▸ Instructions to follow: Please transcribe the data below exactly. Leave the pictures out.

━━ Data block ━━

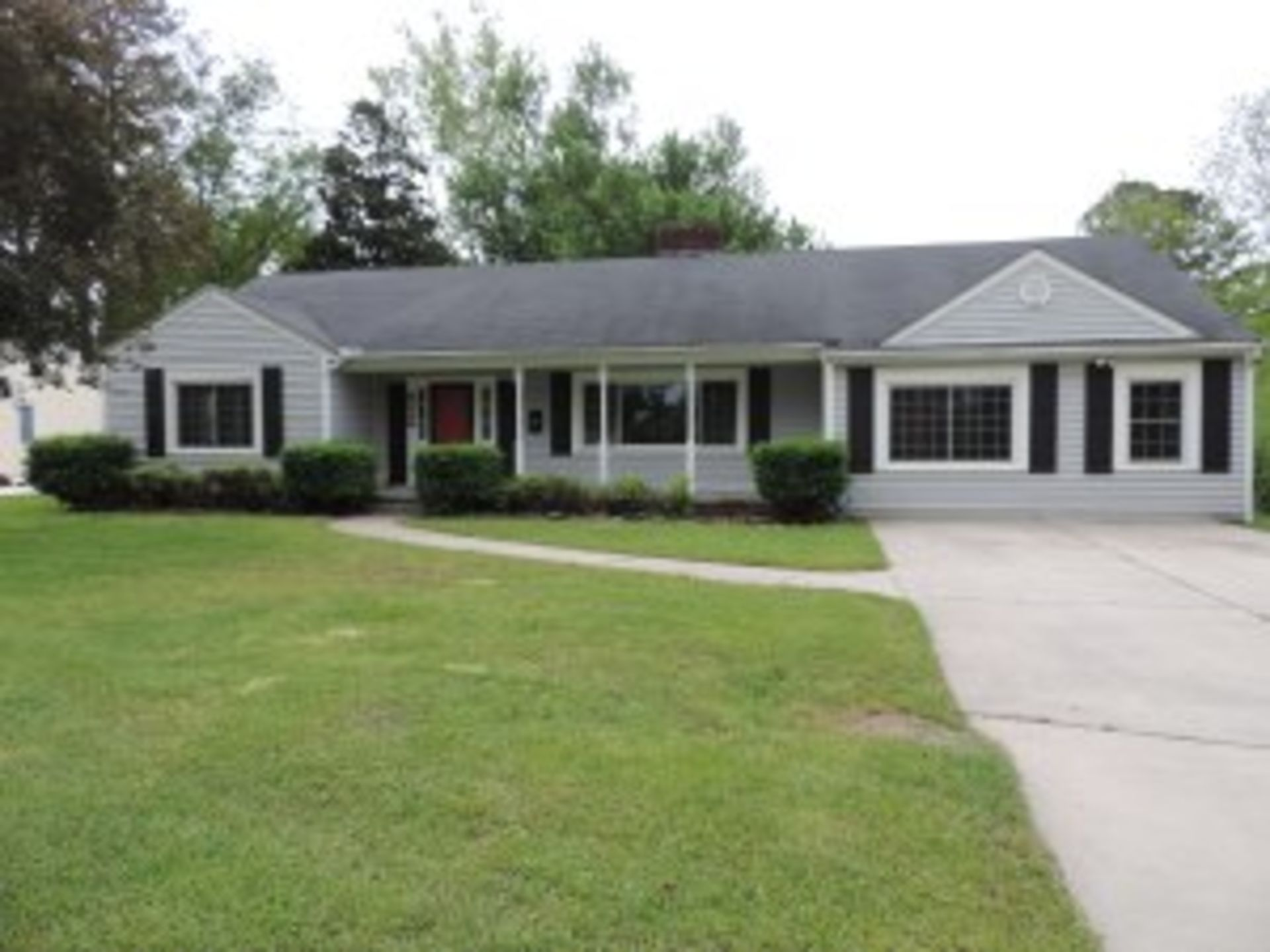 Super Saturday Sale: 1811 Tryon Road, New Bern
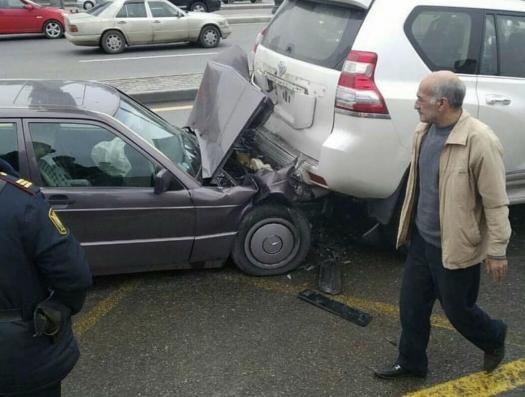 Цепная авария на проспекте Гейдара Алиева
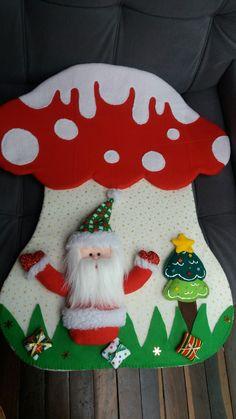 Maria Clara, Cross Stitch, Christmas Pillow, Chair Backs, Chicken Crafts, Noel, Bebe, Punto De Cruz, Seed Stitch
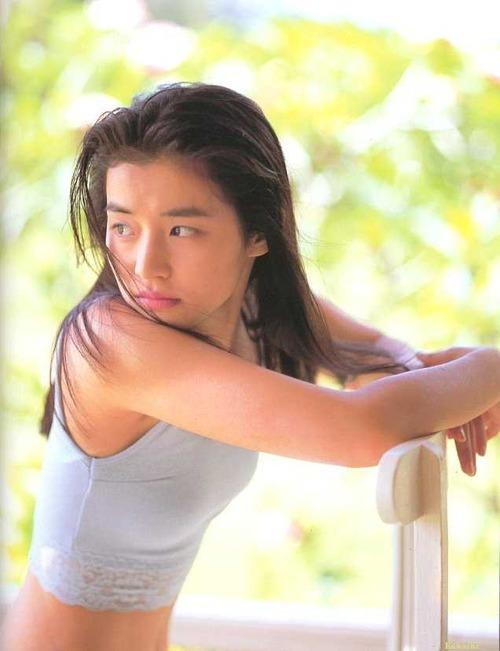 YURIKO ISHIDA 22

━━━

▸ Written response:
 Super Saturday Sale: 1811 Tryon Road, New Bern
 Цепная авария на проспекте Гейдара Алиева
 Maria Clara, Cross Stitch, Christmas Pillow, Chair Backs, Chicken Crafts, Noel, Bebe, Punto De Cruz, Seed Stitch
 YURIKO ISHIDA 22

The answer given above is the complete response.